Лев Троцкий - Перед историческим рубежом. Балканы и балканская война
– Да ведь вы просто разбойниками поделались! Убиваете и грабите без разбору! – воскликнул я, сторонясь с физическим отвращением от своего собеседника.
Капрал смутился. Что-то, очевидно, вспомнил, сопоставил, сообразил. И затем, чтоб оправдаться, он убежденно и веско произнес фразу, которая бросила еще более зловещий свет на все, что я видел и слышал.
– Да нет же. Мы, регулярные войска, строго соблюдаем границы и не убиваем никого моложе двенадцати лет. Насчет комитаджей не могу сказать наверное, у них дело другое. Но за армию ручаюсь.
За комитаджей капрал не хотел ручаться. И действительно, эти уже не соблюдали никаких границ. Набранные в большинстве своем из бездельников, головорезов, порочных люмпенов, вообще из отбросов населения, они убийство, грабеж и насилия превращали в дикий спорт. Дела их слишком громко свидетельствовали против них, – даже военные власти смутились кровавой вакханалией, в которую выродилось четничество, и прибегли к решительной мере: не дожидаясь конца войны, разоружили комитаджей и отправили их по домам.
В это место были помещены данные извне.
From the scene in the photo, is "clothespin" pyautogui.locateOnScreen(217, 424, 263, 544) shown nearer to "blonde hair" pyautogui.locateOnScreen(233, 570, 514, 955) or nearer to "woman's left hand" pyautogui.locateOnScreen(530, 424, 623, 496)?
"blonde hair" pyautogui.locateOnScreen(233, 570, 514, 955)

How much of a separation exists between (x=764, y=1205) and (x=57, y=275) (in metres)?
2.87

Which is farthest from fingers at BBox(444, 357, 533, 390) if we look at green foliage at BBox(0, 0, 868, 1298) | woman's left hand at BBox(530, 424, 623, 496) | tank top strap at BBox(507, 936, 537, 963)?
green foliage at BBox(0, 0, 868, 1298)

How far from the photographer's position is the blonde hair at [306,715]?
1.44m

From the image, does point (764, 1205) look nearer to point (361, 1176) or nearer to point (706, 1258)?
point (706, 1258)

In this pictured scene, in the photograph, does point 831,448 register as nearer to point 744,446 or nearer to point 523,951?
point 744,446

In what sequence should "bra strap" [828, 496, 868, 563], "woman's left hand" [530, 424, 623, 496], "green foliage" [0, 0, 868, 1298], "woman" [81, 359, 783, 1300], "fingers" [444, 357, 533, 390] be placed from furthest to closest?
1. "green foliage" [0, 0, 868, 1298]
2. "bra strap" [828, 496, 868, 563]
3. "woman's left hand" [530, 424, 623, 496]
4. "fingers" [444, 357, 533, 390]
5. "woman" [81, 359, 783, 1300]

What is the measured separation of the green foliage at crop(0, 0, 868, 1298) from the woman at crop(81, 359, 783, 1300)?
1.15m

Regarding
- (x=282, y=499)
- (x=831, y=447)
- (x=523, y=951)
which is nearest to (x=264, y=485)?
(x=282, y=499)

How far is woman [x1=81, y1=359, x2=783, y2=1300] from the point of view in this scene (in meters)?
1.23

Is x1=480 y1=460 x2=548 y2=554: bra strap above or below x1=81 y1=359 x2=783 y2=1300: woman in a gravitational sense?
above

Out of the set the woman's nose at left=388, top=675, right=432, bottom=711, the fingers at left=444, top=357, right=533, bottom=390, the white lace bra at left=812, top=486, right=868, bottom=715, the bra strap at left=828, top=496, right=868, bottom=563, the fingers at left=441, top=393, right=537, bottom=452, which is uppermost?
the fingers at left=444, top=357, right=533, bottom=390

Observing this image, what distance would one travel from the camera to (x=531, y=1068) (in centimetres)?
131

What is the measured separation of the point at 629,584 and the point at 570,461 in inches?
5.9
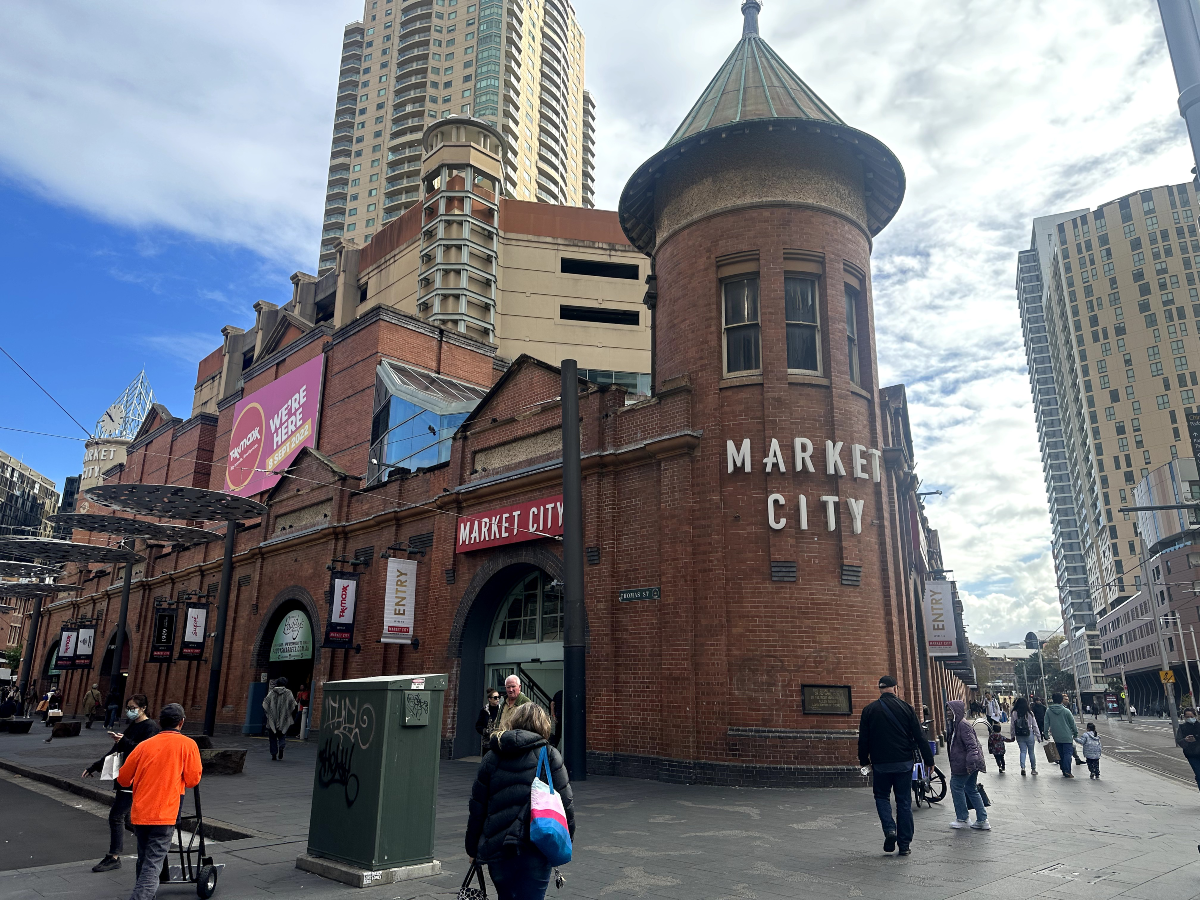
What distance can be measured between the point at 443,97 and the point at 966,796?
94570 millimetres

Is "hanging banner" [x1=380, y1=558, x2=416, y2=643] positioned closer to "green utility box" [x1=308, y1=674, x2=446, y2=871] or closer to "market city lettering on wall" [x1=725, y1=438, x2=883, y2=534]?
"market city lettering on wall" [x1=725, y1=438, x2=883, y2=534]

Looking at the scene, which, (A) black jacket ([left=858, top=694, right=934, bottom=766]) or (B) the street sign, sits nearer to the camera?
(A) black jacket ([left=858, top=694, right=934, bottom=766])

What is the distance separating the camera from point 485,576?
1802 centimetres

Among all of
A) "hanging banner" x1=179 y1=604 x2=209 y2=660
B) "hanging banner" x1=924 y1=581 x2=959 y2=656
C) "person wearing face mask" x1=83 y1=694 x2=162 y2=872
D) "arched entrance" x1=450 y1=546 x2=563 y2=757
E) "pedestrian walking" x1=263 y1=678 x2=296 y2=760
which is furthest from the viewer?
"hanging banner" x1=179 y1=604 x2=209 y2=660

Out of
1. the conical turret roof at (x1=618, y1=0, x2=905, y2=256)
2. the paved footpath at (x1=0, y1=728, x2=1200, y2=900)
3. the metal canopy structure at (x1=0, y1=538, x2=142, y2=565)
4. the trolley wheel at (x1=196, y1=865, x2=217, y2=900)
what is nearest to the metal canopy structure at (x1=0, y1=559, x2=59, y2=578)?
the metal canopy structure at (x1=0, y1=538, x2=142, y2=565)

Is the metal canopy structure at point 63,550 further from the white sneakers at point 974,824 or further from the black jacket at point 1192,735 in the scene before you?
the black jacket at point 1192,735

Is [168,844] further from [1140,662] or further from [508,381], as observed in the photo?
[1140,662]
Дальше я уж не в силах был выносить эту атмосферу – легких не хватало. Политический интерес и жуткое нравственное любопытство – посмотреть собственными своими глазами, как это делается, – совершенно исчезли, провалились. Осталось одно только желание: бежать как можно скорее. И снова я оказался в скотском вагоне. Глядел на необозримую равнину вокруг Скопле: какая красота, какой простор, как тут хорошо можно бы устроиться человеку, а между тем… ну, да о чем говорить, вы и сами эти мысли знаете, только тут я их с удесятеренной силой почувствовал. Отъехали от вокзала минут пятнадцать, – гляжу, шагов на двести от полотна лежит труп в феске, лицом вниз, руки раскинуты. А шагов на 50 ближе к рельсам стоят два сербских ополченца, из тех, что охраняют железнодорожное полотно, разговаривают со смехом, один указывает рукой на труп. Видимо, их работа. Дальше, только бы дальше!..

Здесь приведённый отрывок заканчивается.